The three other mothers-to-be in the room stare at me agog. I mentally play back that last sentence, and cringe a little. I sound like one of those tree-hugging earth mother types – when that couldn’t be further from the truth.

I suspect the other ladies have come to this presentation about the benefits of cloth nappies for different reasons. I’m sure that environmental sensibilities are involved as well, but cost savings are a big driver for one, and I think the other two are just curious.

Whatever the rationale behind it, whenever I tell people that I’m going with cloth nappies instead of disposables, I’m met with outright disbelief from the general population to smug disparagement from the already-mothers. But disposable nappies are only a recent invention, and people have been managing with their cloth counterparts for as long as babies have had bums.

The fact that we are filling the planet with plastic crap catchers should be something that we are all concerned about. Lots of people say that being a new parent is a stressful enough endeavour without introducing five extra loads of laundry per week and bins full of sodden nappies into our lives, but in my tree-hugger evangelical way, I feel that that’s exactly when we should be trying to do our best – when it isn’t easy.

I try to remember to take reusable bags to the shops – with some success.
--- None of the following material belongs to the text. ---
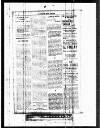 Ellesmere Port Pioneer Friday 16 April 1920 Page 4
My husband and I manage to remember to turn the geyser off most days – and are planning on installing a timer sometime soon. We recycle our rubbish. We try to buy locally (and have noted that Israeli tomatoes from Woolies are actually grown in South Africa). In general, we try to be conscientious consumers.

Having a baby is a selfish thing to do. We are satisfying our urge to procreate on an already overpopulated planet, so this generation of breeders should be doing our best to minimise the impact that our children have from the first day that they get here.

And so we’ve decided to go with cloth nappies. I know that I’m in for a bit of a chore. The Mother Nature option that we’ve gone for come with biodegradable liners into which the poo can be folded and flushed and which can be washed and reused a couple of times if a wee is all that’s been caught.

They have plastic outers that can be washed, so that the baby doesn’t wet through to her clothes – although I am told that this is optimistic at best. And they’re made locally out of a soft, fluffy bamboo-cotton mix, which appeals to my notion of what babies’ bums should be shrouded in.

They come with a ready-folded insert, so at least, as new parents grappling with sleep patterns and breastfeeding, we don’t have to learn the knack of another new set of nappy folding tricks, and they supposedly fit from birth to potty training – so the upfront investment of R3 000 should see us through around two years of our daughter’s bodily functions.

Of course, the proof of the nappy will be in the using, and although we are determined to make this work, we might have to eat our words – and not our diapers – in a few months time.

“What are the first two most common items in landfills?” one of the ladies asked me.

I had to confess, caught-out-at-being-an-only-partially-informed know-it-all that I had no idea.